Open information sources sufficient
By scanning such expansive material we achieve great accuracy, even though we only use open information sources," says Staffan. "There are a multitude of threats only being expressed by one or very few individuals.
But when we see that, perhaps, 50 individuals are all commenting on the same incident, such as a protest demonstration or a collective attack, and if we can link this to known criminals or troublemakers, we can be fairly certain that something serious in underway.
By analysing what's being written and typed, and by following events and their potential escalation, it is possible to predict when and where the incident will occur.
Staffan Truvé
For example, angry agitators are a good indicator of what will take place. They seek followers online and they do this when they need to synchronise. Each individual puzzle piece can at best serve as a warning, but when put together they can quite often predict an exact date for an attack and reveal the number of perpetrators.
Angry opinions a good starting point
It is possible to detect an impending situation from the numerous threats and ongoing incitement. Both with regard to imminent physical attacks and online attacks.
Essentially, it is machine learning that forms the basis for our predictive models. By investigating how past incidents developed, we can make predictions concerning future events. A clear example is when a cluster analysis indicates that something seems to be more promulgated than what it normally would be.

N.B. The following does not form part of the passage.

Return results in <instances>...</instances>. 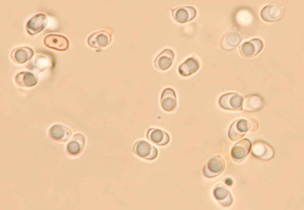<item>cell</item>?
I'll return each mask as SVG.
<instances>
[{"instance_id":"6da1fadb","label":"cell","mask_w":304,"mask_h":210,"mask_svg":"<svg viewBox=\"0 0 304 210\" xmlns=\"http://www.w3.org/2000/svg\"><path fill=\"white\" fill-rule=\"evenodd\" d=\"M132 150L138 157L149 160L155 159L158 154L156 147L144 140L137 141L133 145Z\"/></svg>"},{"instance_id":"7a4b0ae2","label":"cell","mask_w":304,"mask_h":210,"mask_svg":"<svg viewBox=\"0 0 304 210\" xmlns=\"http://www.w3.org/2000/svg\"><path fill=\"white\" fill-rule=\"evenodd\" d=\"M251 148L253 155L263 160H271L275 154V151L272 146L263 140L255 141L252 146Z\"/></svg>"},{"instance_id":"3957f363","label":"cell","mask_w":304,"mask_h":210,"mask_svg":"<svg viewBox=\"0 0 304 210\" xmlns=\"http://www.w3.org/2000/svg\"><path fill=\"white\" fill-rule=\"evenodd\" d=\"M285 9L282 5L275 4L267 5L261 9L260 15L264 21L273 22L282 19L284 15Z\"/></svg>"},{"instance_id":"277c9868","label":"cell","mask_w":304,"mask_h":210,"mask_svg":"<svg viewBox=\"0 0 304 210\" xmlns=\"http://www.w3.org/2000/svg\"><path fill=\"white\" fill-rule=\"evenodd\" d=\"M244 100L240 95L234 93H226L222 95L219 100V104L222 108L230 110L242 109Z\"/></svg>"},{"instance_id":"5b68a950","label":"cell","mask_w":304,"mask_h":210,"mask_svg":"<svg viewBox=\"0 0 304 210\" xmlns=\"http://www.w3.org/2000/svg\"><path fill=\"white\" fill-rule=\"evenodd\" d=\"M225 166L223 158L220 156H216L211 158L206 164L203 168V173L208 177H213L220 174Z\"/></svg>"},{"instance_id":"8992f818","label":"cell","mask_w":304,"mask_h":210,"mask_svg":"<svg viewBox=\"0 0 304 210\" xmlns=\"http://www.w3.org/2000/svg\"><path fill=\"white\" fill-rule=\"evenodd\" d=\"M251 129L249 120L241 119L234 121L231 125L228 133L229 138L236 141L244 136Z\"/></svg>"},{"instance_id":"52a82bcc","label":"cell","mask_w":304,"mask_h":210,"mask_svg":"<svg viewBox=\"0 0 304 210\" xmlns=\"http://www.w3.org/2000/svg\"><path fill=\"white\" fill-rule=\"evenodd\" d=\"M251 141L244 138L236 143L231 151V156L235 161L240 162L244 160L250 152L252 147Z\"/></svg>"},{"instance_id":"ba28073f","label":"cell","mask_w":304,"mask_h":210,"mask_svg":"<svg viewBox=\"0 0 304 210\" xmlns=\"http://www.w3.org/2000/svg\"><path fill=\"white\" fill-rule=\"evenodd\" d=\"M263 43L260 39L254 38L243 43L239 47L241 54L246 57H253L262 50Z\"/></svg>"},{"instance_id":"9c48e42d","label":"cell","mask_w":304,"mask_h":210,"mask_svg":"<svg viewBox=\"0 0 304 210\" xmlns=\"http://www.w3.org/2000/svg\"><path fill=\"white\" fill-rule=\"evenodd\" d=\"M48 22V18L46 15L43 13L37 14L27 22L26 30L31 35H36L45 28Z\"/></svg>"},{"instance_id":"30bf717a","label":"cell","mask_w":304,"mask_h":210,"mask_svg":"<svg viewBox=\"0 0 304 210\" xmlns=\"http://www.w3.org/2000/svg\"><path fill=\"white\" fill-rule=\"evenodd\" d=\"M44 43L47 47L58 51H64L69 46V43L65 36L58 34H50L47 36Z\"/></svg>"},{"instance_id":"8fae6325","label":"cell","mask_w":304,"mask_h":210,"mask_svg":"<svg viewBox=\"0 0 304 210\" xmlns=\"http://www.w3.org/2000/svg\"><path fill=\"white\" fill-rule=\"evenodd\" d=\"M265 101L263 98L258 94H252L245 97L244 99L242 109L248 112L260 111L264 106Z\"/></svg>"},{"instance_id":"7c38bea8","label":"cell","mask_w":304,"mask_h":210,"mask_svg":"<svg viewBox=\"0 0 304 210\" xmlns=\"http://www.w3.org/2000/svg\"><path fill=\"white\" fill-rule=\"evenodd\" d=\"M242 40V35L239 31L236 30H231L223 38L221 42V46L224 50H232L238 46Z\"/></svg>"},{"instance_id":"4fadbf2b","label":"cell","mask_w":304,"mask_h":210,"mask_svg":"<svg viewBox=\"0 0 304 210\" xmlns=\"http://www.w3.org/2000/svg\"><path fill=\"white\" fill-rule=\"evenodd\" d=\"M147 137L151 143L160 146L167 145L170 140L169 136L168 133L156 128H151L148 130Z\"/></svg>"},{"instance_id":"5bb4252c","label":"cell","mask_w":304,"mask_h":210,"mask_svg":"<svg viewBox=\"0 0 304 210\" xmlns=\"http://www.w3.org/2000/svg\"><path fill=\"white\" fill-rule=\"evenodd\" d=\"M49 133L53 139L59 141L67 140L72 135V131L67 126L60 124L53 125L50 128Z\"/></svg>"},{"instance_id":"9a60e30c","label":"cell","mask_w":304,"mask_h":210,"mask_svg":"<svg viewBox=\"0 0 304 210\" xmlns=\"http://www.w3.org/2000/svg\"><path fill=\"white\" fill-rule=\"evenodd\" d=\"M33 50L27 46L17 47L13 50L11 53L12 61L17 64H23L30 60L34 55Z\"/></svg>"},{"instance_id":"2e32d148","label":"cell","mask_w":304,"mask_h":210,"mask_svg":"<svg viewBox=\"0 0 304 210\" xmlns=\"http://www.w3.org/2000/svg\"><path fill=\"white\" fill-rule=\"evenodd\" d=\"M85 141V137L83 134L80 133H75L67 145V151L72 155L79 154L83 149Z\"/></svg>"},{"instance_id":"e0dca14e","label":"cell","mask_w":304,"mask_h":210,"mask_svg":"<svg viewBox=\"0 0 304 210\" xmlns=\"http://www.w3.org/2000/svg\"><path fill=\"white\" fill-rule=\"evenodd\" d=\"M161 104L162 108L167 112L174 111L177 105V98L174 91L171 88H166L163 92Z\"/></svg>"},{"instance_id":"ac0fdd59","label":"cell","mask_w":304,"mask_h":210,"mask_svg":"<svg viewBox=\"0 0 304 210\" xmlns=\"http://www.w3.org/2000/svg\"><path fill=\"white\" fill-rule=\"evenodd\" d=\"M110 35L105 31H101L93 34L88 39V43L92 47L101 48L105 47L110 43Z\"/></svg>"},{"instance_id":"d6986e66","label":"cell","mask_w":304,"mask_h":210,"mask_svg":"<svg viewBox=\"0 0 304 210\" xmlns=\"http://www.w3.org/2000/svg\"><path fill=\"white\" fill-rule=\"evenodd\" d=\"M15 81L18 85L31 87L35 85L38 81L37 77L33 73L27 71L20 72L15 76Z\"/></svg>"},{"instance_id":"ffe728a7","label":"cell","mask_w":304,"mask_h":210,"mask_svg":"<svg viewBox=\"0 0 304 210\" xmlns=\"http://www.w3.org/2000/svg\"><path fill=\"white\" fill-rule=\"evenodd\" d=\"M196 9L192 6L181 7L175 11L174 17L176 21L181 23H184L194 19L196 16Z\"/></svg>"},{"instance_id":"44dd1931","label":"cell","mask_w":304,"mask_h":210,"mask_svg":"<svg viewBox=\"0 0 304 210\" xmlns=\"http://www.w3.org/2000/svg\"><path fill=\"white\" fill-rule=\"evenodd\" d=\"M200 66L198 60L195 57H191L180 65L178 71L182 76H188L196 72L199 68Z\"/></svg>"},{"instance_id":"7402d4cb","label":"cell","mask_w":304,"mask_h":210,"mask_svg":"<svg viewBox=\"0 0 304 210\" xmlns=\"http://www.w3.org/2000/svg\"><path fill=\"white\" fill-rule=\"evenodd\" d=\"M214 194L216 198L224 206H229L233 203V198L230 191L223 185L219 184L216 186Z\"/></svg>"},{"instance_id":"603a6c76","label":"cell","mask_w":304,"mask_h":210,"mask_svg":"<svg viewBox=\"0 0 304 210\" xmlns=\"http://www.w3.org/2000/svg\"><path fill=\"white\" fill-rule=\"evenodd\" d=\"M49 61L44 56L40 55L37 56L33 60L28 63L27 67L30 70H37L42 71L49 66Z\"/></svg>"},{"instance_id":"cb8c5ba5","label":"cell","mask_w":304,"mask_h":210,"mask_svg":"<svg viewBox=\"0 0 304 210\" xmlns=\"http://www.w3.org/2000/svg\"><path fill=\"white\" fill-rule=\"evenodd\" d=\"M249 121L251 124V129L250 131L251 132L256 131L258 128L259 124L258 122L254 119H250Z\"/></svg>"},{"instance_id":"d4e9b609","label":"cell","mask_w":304,"mask_h":210,"mask_svg":"<svg viewBox=\"0 0 304 210\" xmlns=\"http://www.w3.org/2000/svg\"><path fill=\"white\" fill-rule=\"evenodd\" d=\"M226 183L229 185H230L233 184V181L231 178H227L226 181Z\"/></svg>"}]
</instances>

There are many reasons this may be the case, but by using language analysis and other known variables we can predict with great certainty that, for example, trouble will break out on the streets within 4-5 days in a certain Middle Eastern city. This information can prove invaluable to a company, as it affords employees time to prepare or get to a place of safety.
Staffan Truvé
About Recorded Future
Recorded Future has around 100 employees, 30 of whom work in Sweden. Despite the relatively small number of employees, the company has four of the world's five largest companies as customers and more than 17,000 users. The company's R&D is conducted in its entirety in Gothenburg.